● EXCERPT TO READ
Barbara posts on 3/26/2009 12:29:42 AM For some totally unknown reason the site wil not let me respond to the Linda thread, in which I listed all the other Lindas and Lindy's NL has . Same thing happened to Mary a while ago. I emailed several times asking for them to attnd to the technical problems with thid messge board , but I never even get an automated answer so I assume thay are not really interested
Mary posts on 3/25/2009 1:32:54 PM Yes, I think Afternoon of an Autocrat is one of her absolute best! For one thing, it has one of her most complex plots--several different threads developing simultaneously. For another, for those of us interested in the geography of the Baildon-Layer Wood area, it gives a detailed description of physical layout of the Shelmadines' parish. But I'm a litle curious about her naming a woman of that time Linda.
susan posts on 3/25/2009 9:13:14 AM Has anyone read Afternoon of an Autocrat by Norah Lofts? One of my favourites of hers. After that I think its The House Trilogy and Bless this House



Mary posts on 3/23/2009 9:25:04 PM I had forgotten Dave Glenny--one of NL's few characters with no redeeming qualities! Yes, he was definitely Welsh. As for the chapel link, remember that she usually depicted Methodists pretty sympathetically. (Except for Tim Bridges--imagine how differently Deb's marriage might have turned out if she'd been able to tell him why her stepmother really needed her at home!) It was the chapel-reared characters who repudiated their upbringing (except Owen Jenkins) that were the real rotters! Having quite a few Welsh and Welsh-American friends, as well as a Hugh Rice Morris on my family tree, I was rather sorry to detect this prejudice in one of my favorite authors!
Barbara posts on 3/23/2009 7:29:02 PM I hadn't picked up the anti Welsh strain Mary, though I well remember the awful chapel guy 'pesticided' in his greenhouse! I think I had put it down to chapel rather than Welsh- I'm thinking of Humphrey Shadbolt's father (well, not father actually, was it? ) in 'A Calf For Venus' , aka 'Letty'. And the two terrible Davids , Glenny in Road to Revelation and the murderous David Armstrong in House at Sunset. All from chapel backgrounds . Actually Dave Glenny and his dreadful old uncle may have been Welsh come to think if it! Thanks for Henry Treece , I haven't read him yet- I'll put him in my neverending To Read List.........

● TASK REQUIREMENTS
Reproduce the Norah Lofts discussion thread word for word, starting at "Mary posts on 3/23/2009" and stopping after "my favorite authors!".

● INPUT DATA

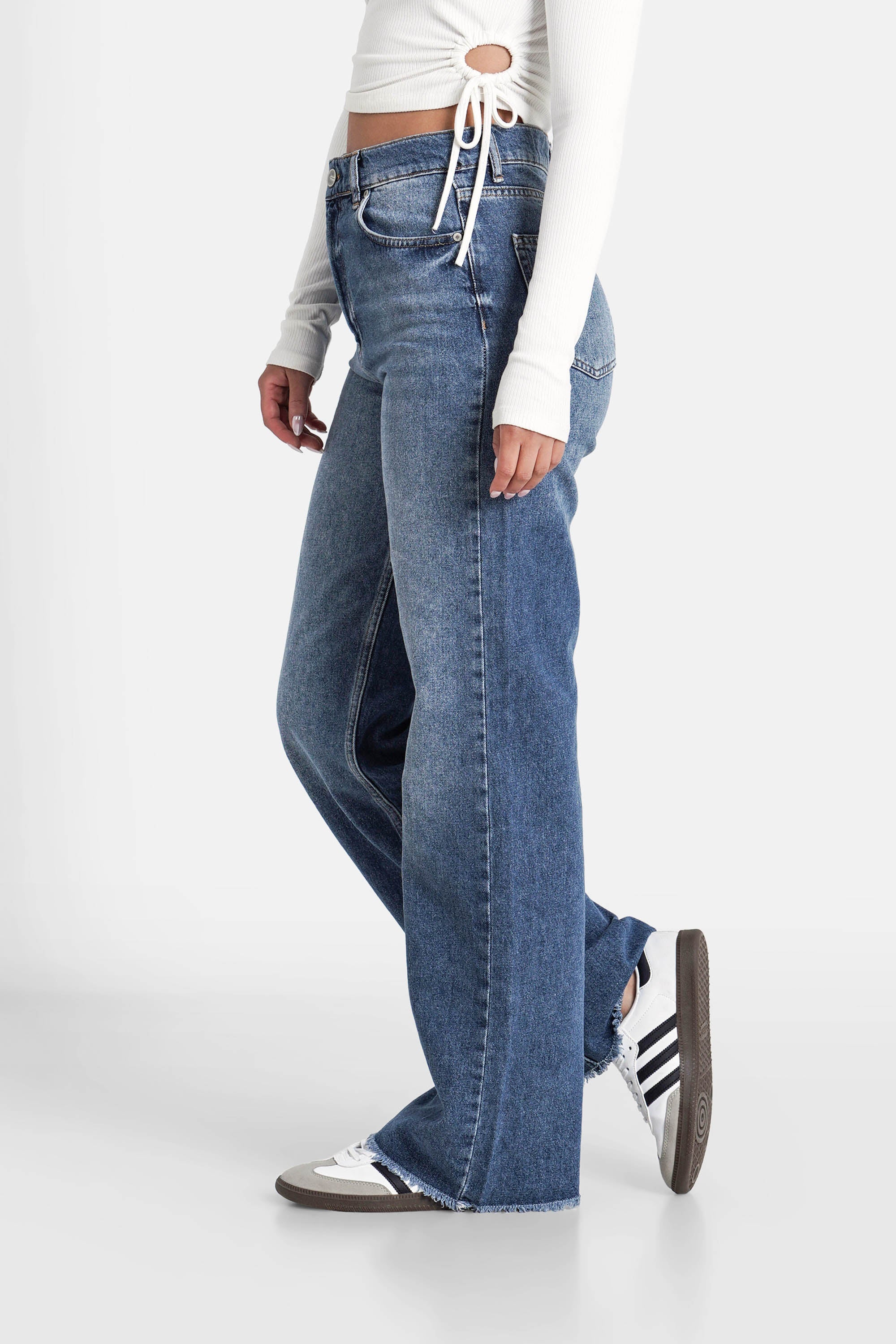 WASHED denim pant - Image 4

● SOLVED EXERCISE
Mary posts on 3/23/2009 9:25:04 PM I had forgotten Dave Glenny--one of NL's few characters with no redeeming qualities! Yes, he was definitely Welsh. As for the chapel link, remember that she usually depicted Methodists pretty sympathetically. (Except for Tim Bridges--imagine how differently Deb's marriage might have turned out if she'd been able to tell him why her stepmother really needed her at home!) It was the chapel-reared characters who repudiated their upbringing (except Owen Jenkins) that were the real rotters! Having quite a few Welsh and Welsh-American friends, as well as a Hugh Rice Morris on my family tree, I was rather sorry to detect this prejudice in one of my favorite authors!